Warrant Accelerator Clause
If the closing price of the Company’s shares on the TSX Venture Exchange is at or above $0.30 per share for a period of ten (10) consecutive trading days during the exercise period, the Company may accelerate the expiry date of the Warrants to 30 calendar days from the date express written notice is given by the Company.
Finder’s fees were paid in connection with the closing in the amount of $8,778 cash and 146,300 broker warrants on the same terms as the purchaser warrants, subject to regulatory approval. All securities issued in connection with the final tranche closing are subject to a four month plus one day hold period expiring on April 28, 2019, in accordance with applicable Securities Laws.
The proceeds of the private placement will be used for the Company’s flagship project, the River Valley Platinum Group Metals Project located in Sudbury, Ontario and the Company’s Lithium projects located near Winnipeg, Manitoba.
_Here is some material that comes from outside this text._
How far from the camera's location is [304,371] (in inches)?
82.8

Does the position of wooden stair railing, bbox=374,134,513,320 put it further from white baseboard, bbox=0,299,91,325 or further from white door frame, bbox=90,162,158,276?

On behalf of the Board of Directors
Harry G. Barr
Chairman and CEO
Neither the TSX Venture Exchange nor its Regulation Services Provider (as that term is defined in the policies of the TSX Venture Exchange) accepts responsibility for the adequacy or accuracy of this release.
Cautionary Note Regarding Forward Looking Statements: This release contains forward-looking statements that involve risks and uncertainties. These statements may differ materially from actual future events or results and are based on current expectations or beliefs. For this purpose, statements of historical fact may be deemed to be forward-looking statements. In addition, forward-looking statements include statements in which the Company uses words such as “continue”, “efforts”, “expect”, “believe”, “anticipate”, “confident”, “intend”, “strategy”, “plan”, “will”, “estimate”, “project”, “goal”, “target”, “prospects”, “optimistic” or similar expressions. These statements by their nature involve risks and uncertainties, and actual results may differ materially depending on a variety of important factors, including, among others, the Company’s ability and continuation of efforts to timely and completely make available adequate current public information, additional or different regulatory and legal requirements and restrictions that may be imposed, and other factors as may be discussed in the documents filed by the Company on SEDAR (www.sedar.com), including the most recent reports that identify important risk factors that could cause actual results to differ from those contained in the forward-looking statements. The Company does not undertake any obligation to review or confirm analysts’ expectations or estimates or to release publicly any revisions to any forward-looking statements to reflect events or circumstances after the date hereof or to reflect the occurrence of unanticipated events. Investors should not place undue reliance on forward-looking statements.